Data extracted from a collection
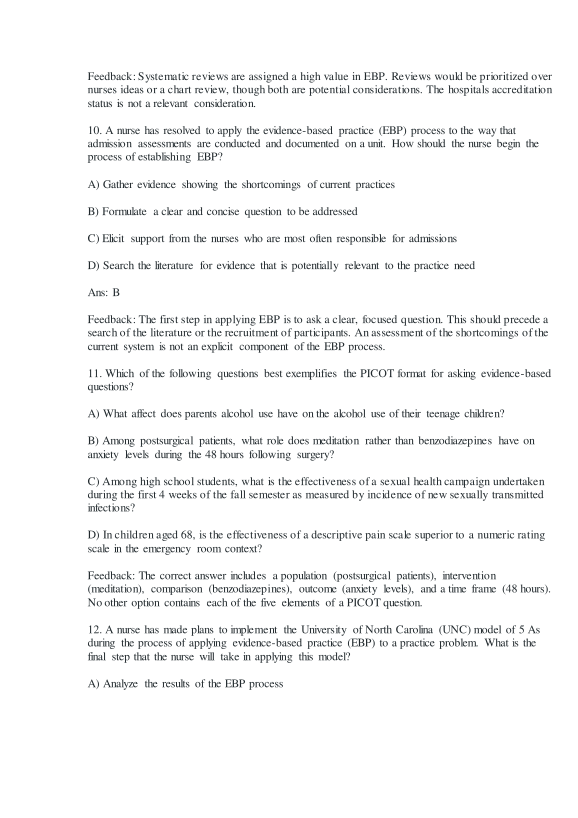 Feedback: Systematic reviews are assigned a high value in EBP. Reviews would be prioritized over nurses ideas or a chart review, though both are potential considerations. The hospitals accreditation status is not a relevant consideration.

10. A nurse has resolved to apply the evidence-based practice (EBP) process to the way that admission assessments are conducted and documented on a unit. How should the nurse begin the process of establishing EBP?

A) Gather evidence showing the shortcomings of current practices

B) Formulate a clear and concise question to be addressed

C) Elicit support from the nurses who are most often responsible for admissions

D) Search the literature for evidence that is potentially relevant to the practice need

Ans: B

Feedback: The first step in applying EBP is to ask a clear, focused question. This should precede a search of the literature or the recruitment of participants. An assessment of the shortcomings of the current system is not an explicit component of the EBP process.

11. Which of the following questions best exemplifies the PICOT format for asking evidence-based questions?

A) What affect does parents alcohol use have on the alcohol use of their teenage children?

B) Among postsurgical patients, what role does meditation rather than benzodiazepines have on anxiety levels during the 48 hours following surgery?

C) Among high school students, what is the effectiveness of a sexual health campaign undertaken during the first 4 weeks of the fall semester as measured by incidence of new sexually transmitted infections?

D) In children aged 68, is the effectiveness of a descriptive pain scale superior to a numeric rating scale in the emergency room context?

Feedback: The correct answer includes a population (postsurgical patients), intervention (meditation), comparison (benzodiazepines), outcome (anxiety levels), and a time frame (48 hours). No other option contains each of the five elements of a PICOT question.

12. A nurse has made plans to implement the University of North Carolina (UNC) model of 5 As during the process of applying evidence-based practice (EBP) to a practice problem. What is the final step that the nurse will take in applying this model?

A) Analyze the results of the EBP process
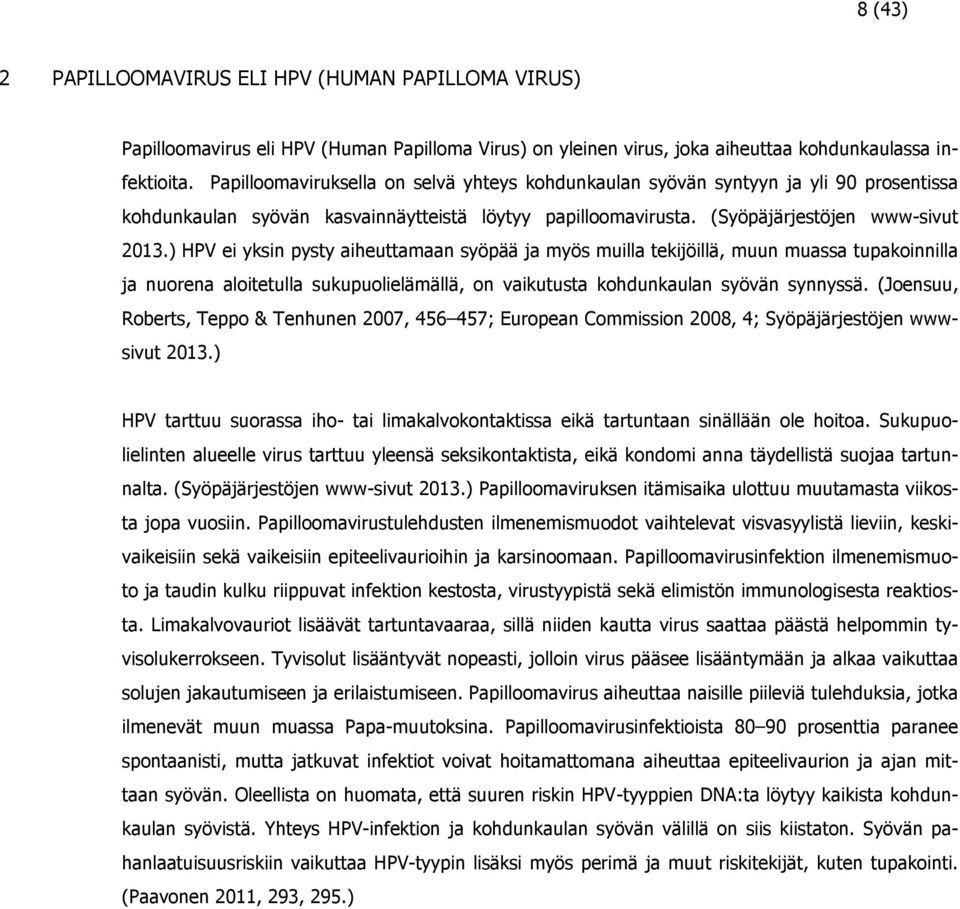 8 (43)

2 PAPILLOOMAVIRUS ELI HPV (HUMAN PAPILLOMA VIRUS)

Papilloomavirus eli HPV (Human Papilloma Virus) on yleinen virus, joka aiheuttaa kohdunkaulassa infektioita. Papilloomaviruksella on selvä yhteys kohdunkaulan syövän syntyyn ja yli 90 prosentissa kohdunkaulan syövän kasvainnäytteistä löytyy papilloomavirusta. (Syöpäjärjestöjen www-sivut 2013.) HPV ei yksin pysty aiheuttamaan syöpää ja myös muilla tekijöillä, muun muassa tupakoinnilla ja nuorena aloitetulla sukupuolielämällä, on vaikutusta kohdunkaulan syövän synnyssä. (Joensuu, Roberts, Teppo & Tenhunen 2007, 456–457; European Commission 2008, 4; Syöpäjärjestöjen www-sivut 2013.)

HPV tarttuu suorassa iho- tai limakalvokontaktissa eikä tartuntaan sinällään ole hoitoa. Sukupuolielinten alueelle virus tarttuu yleensä seksikontaktista, eikä kondomi anna täydellistä suojaa tartunnalta. (Syöpäjärjestöjen www-sivut 2013.) Papilloomaviruksen itämisaika ulottuu muutamasta viikosta jopa vuosiin. Papilloomavirustulehdusten ilmenemismuodot vaihtelevat visvasyylistä lieviin, keskivaikeisiin sekä vaikeisiin epiteelivaurioihin ja karsinoomaan. Papilloomavirusinfektion ilmenemismuoto ja taudin kulku riippuvat infektion kestosta, virustyypistä sekä elimistön immunologisesta reaktiosta. Limakalvovauriot lisäävät tartuntavaaraa, sillä niiden kautta virus saattaa päästä helpommin tyvisolukerrokseen. Tyvisolut lisääntyvät nopeasti, jolloin virus pääsee lisääntymään ja alkaa vaikuttaa solujen jakautumiseen ja erilaistumiseen. Papilloomavirus aiheuttaa naisille piileviä tulehduksia, jotka ilmenevät muun muassa Papa-muutoksina. Papilloomavirusinfektioista 80–90 prosenttia paranee spontaanisti, mutta jatkuvat infektiot voivat hoitamattomana aiheuttaa epiteelivaurion ja ajan mittaan syövän. Oleellista on huomata, että suuren riskin HPV-tyyppien DNA:ta löytyy kaikista kohdunkaulan syövistä. Yhteys HPV-infektion ja kohdunkaulan syövän välillä on siis kiistaton. Syövän pahanlaatuisuusriskiin vaikuttaa HPV-tyypin lisäksi myös perimä ja muut riskitekijät, kuten tupakointi. (Paavonen 2011, 293, 295.)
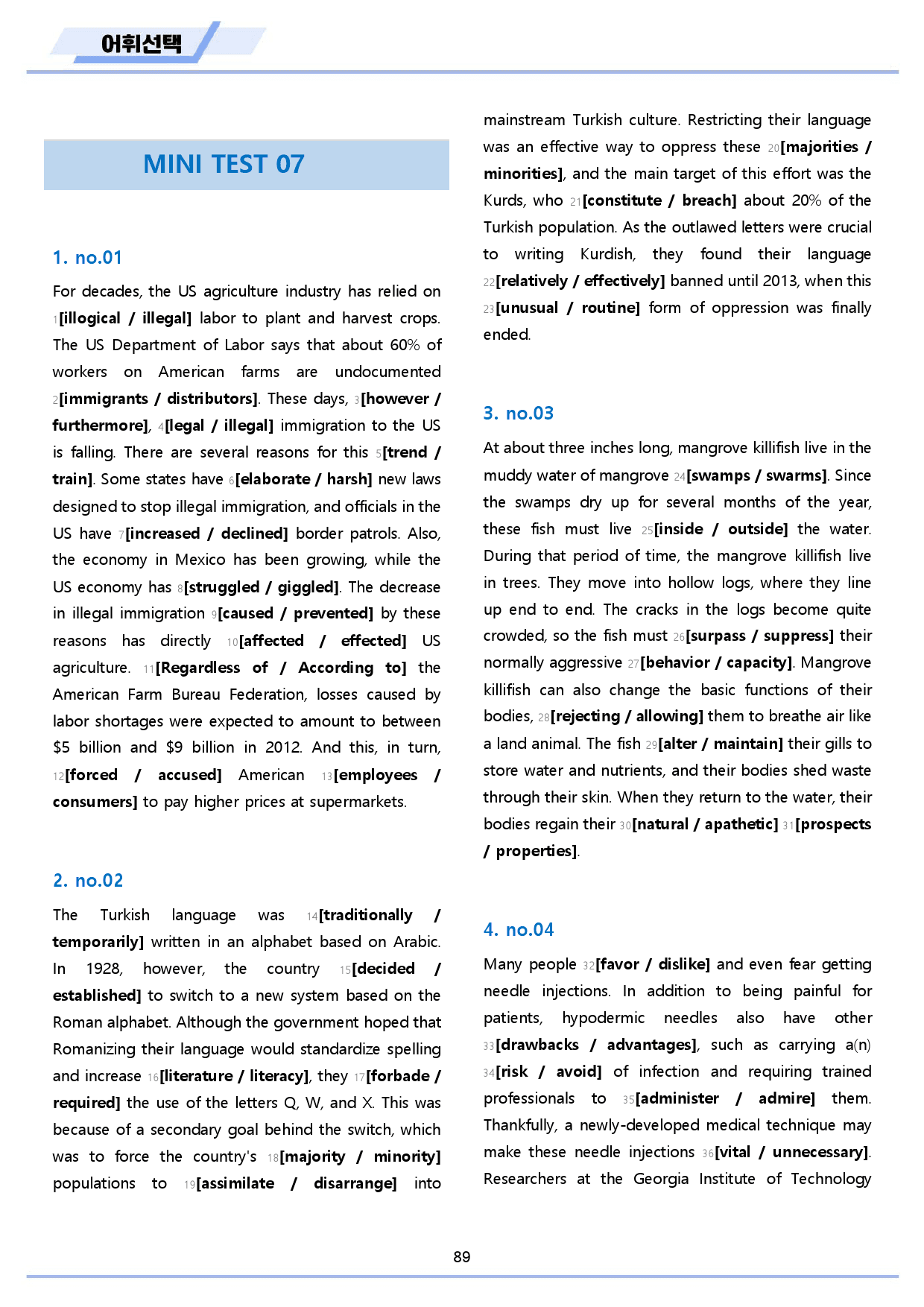 어휘선택

MINI TEST 07

1. no.01

For decades, the US agriculture industry has relied on $^{1}$[illogical / illegal] labor to plant and harvest crops. The US Department of Labor says that about 60% of workers on American farms are undocumented $^{2}$[immigrants / distributors]. These days, $^{3}$[however / furthermore], $^{4}$[legal / illegal] immigration to the US is falling. There are several reasons for this $^{5}$[trend / train]. Some states have $^{6}$[elaborate / harsh] new laws designed to stop illegal immigration, and officials in the US have $^{7}$[increased / declined] border patrols. Also, the economy in Mexico has been growing, while the US economy has $^{8}$[struggled / giggled]. The decrease in illegal immigration $^{9}$[caused / prevented] by these reasons has directly $^{10}$[affected / effected] US agriculture. $^{11}$[Regardless of / According to] the American Farm Bureau Federation, losses caused by labor shortages were expected to amount to between $5 billion and $9 billion in 2012. And this, in turn, $^{12}$[forced / accused] American $^{13}$[employees / consumers] to pay higher prices at supermarkets.

2. no.02

The Turkish language was $^{14}$[traditionally / temporarily] written in an alphabet based on Arabic. In 1928, however, the country $^{15}$[decided / established] to switch to a new system based on the Roman alphabet. Although the government hoped that Romanizing their language would standardize spelling and increase $^{16}$[literature / literacy], they $^{17}$[forbade / required] the use of the letters Q, W, and X. This was because of a secondary goal behind the switch, which was to force the country's $^{18}$[majority / minority] populations to $^{19}$[assimilate / disarrange] into mainstream Turkish culture. Restricting their language was an effective way to oppress these $^{20}$[majorities / minorities], and the main target of this effort was the Kurds, who $^{21}$[constitute / breach] about 20% of the Turkish population. As the outlawed letters were crucial to writing Kurdish, they found their language $^{22}$[relatively / effectively] banned until 2013, when this $^{23}$[unusual / routine] form of oppression was finally ended.

3. no.03

At about three inches long, mangrove killifish live in the muddy water of mangrove $^{24}$[swamps / swarms]. Since the swamps dry up for several months of the year, these fish must live $^{25}$[inside / outside] the water. During that period of time, the mangrove killifish live in trees. They move into hollow logs, where they line up end to end. The cracks in the logs become quite crowded, so the fish must $^{26}$[surpass / suppress] their normally aggressive $^{27}$[behavior / capacity]. Mangrove killifish can also change the basic functions of their bodies, $^{28}$[rejecting / allowing] them to breathe air like a land animal. The fish $^{29}$[alter / maintain] their gills to store water and nutrients, and their bodies shed waste through their skin. When they return to the water, their bodies regain their $^{30}$[natural / apathetic] $^{31}$[prospects / properties].

4. no.04

Many people $^{32}$[favor / dislike] and even fear getting needle injections. In addition to being painful for patients, hypodermic needles also have other $^{33}$[drawbacks / advantages], such as carrying a(n) $^{34}$[risk / avoid] of infection and requiring trained professionals to $^{35}$[administer / admire] them. Thankfully, a newly-developed medical technique may make these needle injections $^{36}$[vital / unnecessary]. Researchers at the Georgia Institute of Technology

89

• [About this task]: From the opening line of the entries, copy each line exactly until the line with "11. Which of", which is copied as well; leave out pictures.

• [Exercise result]:
 Feedback: Systematic reviews are assigned a high value in EBP. Reviews would be prioritized over nurses ideas or a chart review, though both are potential considerations. The hospitals accreditation status is not a relevant consideration.

10. A nurse has resolved to apply the evidence-based practice (EBP) process to the way that admission assessments are conducted and documented on a unit. How should the nurse begin the process of establishing EBP?

A) Gather evidence showing the shortcomings of current practices

B) Formulate a clear and concise question to be addressed

C) Elicit support from the nurses who are most often responsible for admissions

D) Search the literature for evidence that is potentially relevant to the practice need

Ans: B

Feedback: The first step in applying EBP is to ask a clear, focused question. This should precede a search of the literature or the recruitment of participants. An assessment of the shortcomings of the current system is not an explicit component of the EBP process.

11. Which of the following questions best exemplifies the PICOT format for asking evidence-based questions?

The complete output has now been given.